Document passage:
While some nations - notably China - have made significant progress, far more, especially in sub-Saharan Africa, have either stagnated or lost ground, said the report.

The series of studies, published by the British medical journal The Lancet, is the second so-called "Countdown" assessment on how well the world's nations are doing in meeting eight Millennium Development Goals (MDG) adopted in 2000.

One of the objectives is to slash the death rate among children under five by two thirds before 2015, using the beginning of the century as a benchmark. Another seeks to improve maternal health.

The report, which focuses on the 68 countries accounting for 97 percent of maternal and child deaths worldwide, makes for grim reading.

Only 16 of these high-risk nations are on track to meet their goals. Twenty-six have made no progress whatsoever, and 12 - including Cameroon, Botswana, Kenya and South Africa - have actually slid backwards.

The bottom line is that more than 10 million youngsters die before the age of five every year, most from preventable causes, the study says.

In at least 15 African countries, one out of four or five children never sees his or her fifth birthday, according to UN statistics.

In the world's richest nations, the corresponding figure is one out of 200 or less.

"National and global attention to maternal, newborn, and child health is still strikingly inadequate," Richard Horton, editor-in-chief of The Lancet, wrote in a sharply-worded commentary.

[Stored items]
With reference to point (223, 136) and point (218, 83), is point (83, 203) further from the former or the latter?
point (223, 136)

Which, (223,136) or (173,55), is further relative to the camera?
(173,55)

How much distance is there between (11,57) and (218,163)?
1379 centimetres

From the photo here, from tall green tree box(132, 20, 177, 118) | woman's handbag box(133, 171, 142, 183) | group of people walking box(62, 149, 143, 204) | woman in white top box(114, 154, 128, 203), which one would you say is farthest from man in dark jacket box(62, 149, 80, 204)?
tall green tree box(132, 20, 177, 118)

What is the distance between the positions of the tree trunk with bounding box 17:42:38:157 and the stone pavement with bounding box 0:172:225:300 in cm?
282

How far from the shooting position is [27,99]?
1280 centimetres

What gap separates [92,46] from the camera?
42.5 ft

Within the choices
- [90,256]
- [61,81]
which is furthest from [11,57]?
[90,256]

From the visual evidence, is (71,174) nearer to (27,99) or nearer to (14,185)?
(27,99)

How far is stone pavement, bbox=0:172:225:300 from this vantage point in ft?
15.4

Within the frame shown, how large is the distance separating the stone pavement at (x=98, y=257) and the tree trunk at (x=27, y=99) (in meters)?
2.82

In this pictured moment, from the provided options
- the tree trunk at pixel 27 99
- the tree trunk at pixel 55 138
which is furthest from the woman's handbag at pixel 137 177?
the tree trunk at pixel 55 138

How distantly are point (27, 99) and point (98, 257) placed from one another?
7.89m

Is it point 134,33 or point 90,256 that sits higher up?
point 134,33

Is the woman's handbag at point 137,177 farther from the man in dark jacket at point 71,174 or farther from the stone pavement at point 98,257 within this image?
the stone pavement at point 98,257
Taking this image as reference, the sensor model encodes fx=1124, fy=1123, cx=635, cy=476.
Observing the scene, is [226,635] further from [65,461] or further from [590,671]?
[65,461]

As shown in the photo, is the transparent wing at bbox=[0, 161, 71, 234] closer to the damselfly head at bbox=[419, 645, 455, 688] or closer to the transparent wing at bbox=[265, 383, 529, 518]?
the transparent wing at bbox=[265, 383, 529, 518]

Problem requirements:
Continue the news passage on child and maternal deaths, starting right after Richard Horton's quoted remark.

Answer to this problem:
"Children and mothers are dying because those who have the power to prevent their deaths choose not to act," he said.

Seven of the 16 nations that are succeeding in the fight against child mortality were already on track when the countdown was launched in 2005, the study showed.

They include Brazil, Bangladesh, Mexico and Indonesia, some of the world's most populous nations.

Six others were included in the Countdown process - initiated by UN and public-health scientists to spur progress - for the first time this year, including Eritrea, Peru, and Morocco.

And three made enough progress to move from a negative assessment in 2005 to a positive one in 2008, most notably China.

A reduction of child mortality by 25 percent in five years in Tanzania showed limited resources was not a barrier to improvement.

"Despite the challenges of endemic poverty, less than optimum infrastructure, an insufficient health workforce, high fertility rate, and severe HIV burden" - the factors contributing to unacceptably high death rates among children throughout the continent - "substantial progress was made," the researchers say.

Besides health systems, Horton highlighted two other "vital issues": nutrition and the collection of health data.

Maternal and child under-nutrition account for 20 percent of maternal deaths and 35 percent of under-five deaths, he said. "But at the same time nutrition only accounts for eight-to-13 percent of total aid flow."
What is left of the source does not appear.